-- WHAT IS BEING ASKED --
Please reproduce every one of the records below word for word, leaving out the pictures.

-- DATA FOR THE TASK --

====================

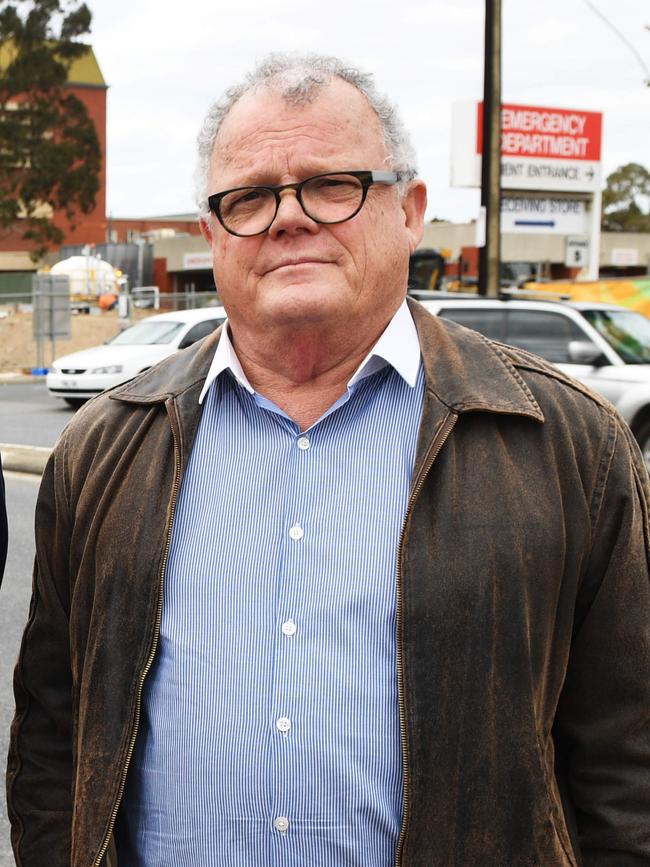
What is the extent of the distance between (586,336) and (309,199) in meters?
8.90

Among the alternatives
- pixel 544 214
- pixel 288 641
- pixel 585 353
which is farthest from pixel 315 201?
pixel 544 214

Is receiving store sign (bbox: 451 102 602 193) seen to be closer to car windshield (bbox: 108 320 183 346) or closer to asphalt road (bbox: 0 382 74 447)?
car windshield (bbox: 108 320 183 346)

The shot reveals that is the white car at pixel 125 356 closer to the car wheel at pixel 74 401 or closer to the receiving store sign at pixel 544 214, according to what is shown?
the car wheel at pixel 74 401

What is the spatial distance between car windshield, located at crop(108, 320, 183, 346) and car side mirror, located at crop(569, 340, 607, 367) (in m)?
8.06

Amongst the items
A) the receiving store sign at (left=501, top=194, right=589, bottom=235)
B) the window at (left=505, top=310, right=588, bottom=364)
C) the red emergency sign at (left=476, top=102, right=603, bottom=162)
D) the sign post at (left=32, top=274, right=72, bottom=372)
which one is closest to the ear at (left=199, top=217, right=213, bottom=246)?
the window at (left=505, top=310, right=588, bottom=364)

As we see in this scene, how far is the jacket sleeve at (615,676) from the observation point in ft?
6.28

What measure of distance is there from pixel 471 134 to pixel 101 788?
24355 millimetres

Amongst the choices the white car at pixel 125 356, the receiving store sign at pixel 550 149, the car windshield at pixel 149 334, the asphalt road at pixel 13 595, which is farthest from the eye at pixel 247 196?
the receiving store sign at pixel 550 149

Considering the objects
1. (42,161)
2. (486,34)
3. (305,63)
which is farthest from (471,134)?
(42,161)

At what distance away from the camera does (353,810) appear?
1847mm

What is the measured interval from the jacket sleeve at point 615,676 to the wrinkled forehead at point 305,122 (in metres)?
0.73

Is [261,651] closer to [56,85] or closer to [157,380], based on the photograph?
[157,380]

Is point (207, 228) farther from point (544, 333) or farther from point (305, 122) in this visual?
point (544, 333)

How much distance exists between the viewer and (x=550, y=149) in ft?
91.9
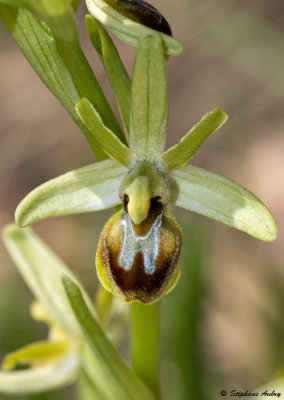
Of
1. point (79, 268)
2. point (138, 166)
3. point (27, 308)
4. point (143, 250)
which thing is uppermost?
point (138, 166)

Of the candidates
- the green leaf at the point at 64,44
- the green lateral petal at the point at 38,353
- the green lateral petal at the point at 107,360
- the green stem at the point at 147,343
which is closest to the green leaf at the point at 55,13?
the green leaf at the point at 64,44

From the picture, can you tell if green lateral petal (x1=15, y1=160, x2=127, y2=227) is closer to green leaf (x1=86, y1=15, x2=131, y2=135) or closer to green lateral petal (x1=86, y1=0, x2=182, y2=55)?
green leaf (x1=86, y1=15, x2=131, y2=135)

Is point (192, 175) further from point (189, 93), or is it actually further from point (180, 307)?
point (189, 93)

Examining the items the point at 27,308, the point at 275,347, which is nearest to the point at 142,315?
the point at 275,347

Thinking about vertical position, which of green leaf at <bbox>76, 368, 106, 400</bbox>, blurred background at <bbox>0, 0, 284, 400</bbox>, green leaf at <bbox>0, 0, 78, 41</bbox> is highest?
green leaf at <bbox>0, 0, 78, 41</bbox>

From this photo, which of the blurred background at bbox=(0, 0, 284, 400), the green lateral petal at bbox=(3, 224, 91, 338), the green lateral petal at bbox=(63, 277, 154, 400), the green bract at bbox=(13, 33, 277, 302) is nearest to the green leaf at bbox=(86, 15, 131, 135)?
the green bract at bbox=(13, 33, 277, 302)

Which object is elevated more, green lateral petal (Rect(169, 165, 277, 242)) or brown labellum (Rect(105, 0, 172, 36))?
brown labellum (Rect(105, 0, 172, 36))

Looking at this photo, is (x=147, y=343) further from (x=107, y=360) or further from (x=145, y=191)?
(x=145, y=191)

====================

-- TASK RESULT --
What is the extent of the distance between (586,336) and (309,199) in meters?
8.90

Among the alternatives
- pixel 544 214
- pixel 288 641
- pixel 585 353
which is farthest from pixel 315 201?
pixel 544 214

Is receiving store sign (bbox: 451 102 602 193) seen to be closer to car windshield (bbox: 108 320 183 346) or closer to asphalt road (bbox: 0 382 74 447)?
car windshield (bbox: 108 320 183 346)

The shot reveals that is the white car at pixel 125 356 closer to the car wheel at pixel 74 401 or closer to the receiving store sign at pixel 544 214, according to what is shown?
the car wheel at pixel 74 401

What is the spatial distance between car windshield, located at crop(108, 320, 183, 346) and car side mirror, located at crop(569, 340, 607, 367) (in m)?
8.06

Amongst the items
A) the receiving store sign at (left=501, top=194, right=589, bottom=235)
B) the window at (left=505, top=310, right=588, bottom=364)
C) the red emergency sign at (left=476, top=102, right=603, bottom=162)
D) the sign post at (left=32, top=274, right=72, bottom=372)
which one is closest to the ear at (left=199, top=217, right=213, bottom=246)?
the window at (left=505, top=310, right=588, bottom=364)

As we see in this scene, how far is the jacket sleeve at (615,676) from the observation point in ft?
6.28

What measure of distance is there from pixel 471 134 to pixel 101 788?
24355 millimetres

Amongst the choices the white car at pixel 125 356, the receiving store sign at pixel 550 149, the car windshield at pixel 149 334, the asphalt road at pixel 13 595, which is farthest from the eye at pixel 247 196?
the receiving store sign at pixel 550 149

Considering the objects
1. (42,161)
2. (486,34)
3. (305,63)
which is farthest from (471,134)?
(42,161)

At what distance away from the camera does (353,810) appear?
1847mm

What is the measured interval from the jacket sleeve at point 615,676 to the wrinkled forehead at point 305,122 (in metres)?
0.73

Is [261,651] closer to [56,85] or closer to [157,380], based on the photograph?
[157,380]

Is point (207, 228) farther from point (544, 333) or farther from point (305, 122) in this visual?
point (544, 333)

How much distance exists between the viewer and (x=550, y=149) in ft?
91.9
Of
1. point (79, 268)
2. point (138, 166)
3. point (27, 308)
4. point (143, 250)
which thing is uppermost?
point (138, 166)

Of the candidates
- the green leaf at the point at 64,44
- the green lateral petal at the point at 38,353
- the green lateral petal at the point at 107,360
- the green stem at the point at 147,343
which is closest to the green leaf at the point at 55,13?
the green leaf at the point at 64,44

From the picture, can you tell if green lateral petal (x1=15, y1=160, x2=127, y2=227) is closer to green leaf (x1=86, y1=15, x2=131, y2=135) or closer to green lateral petal (x1=86, y1=0, x2=182, y2=55)?
green leaf (x1=86, y1=15, x2=131, y2=135)

Is point (192, 175) further from point (189, 93), or is it actually further from point (180, 307)?
point (189, 93)

Examining the items the point at 27,308, the point at 275,347, which is nearest to the point at 142,315?
the point at 275,347

Thinking about vertical position, which of green leaf at <bbox>76, 368, 106, 400</bbox>, blurred background at <bbox>0, 0, 284, 400</bbox>, green leaf at <bbox>0, 0, 78, 41</bbox> is highest?
green leaf at <bbox>0, 0, 78, 41</bbox>

From this photo, which of the blurred background at bbox=(0, 0, 284, 400), the green lateral petal at bbox=(3, 224, 91, 338), the green lateral petal at bbox=(63, 277, 154, 400), the green bract at bbox=(13, 33, 277, 302) is nearest to the green leaf at bbox=(86, 15, 131, 135)?
the green bract at bbox=(13, 33, 277, 302)

Which object is elevated more, green lateral petal (Rect(169, 165, 277, 242)) or brown labellum (Rect(105, 0, 172, 36))?
brown labellum (Rect(105, 0, 172, 36))

Looking at this photo, is (x=147, y=343) further from (x=107, y=360) or further from (x=145, y=191)?
(x=145, y=191)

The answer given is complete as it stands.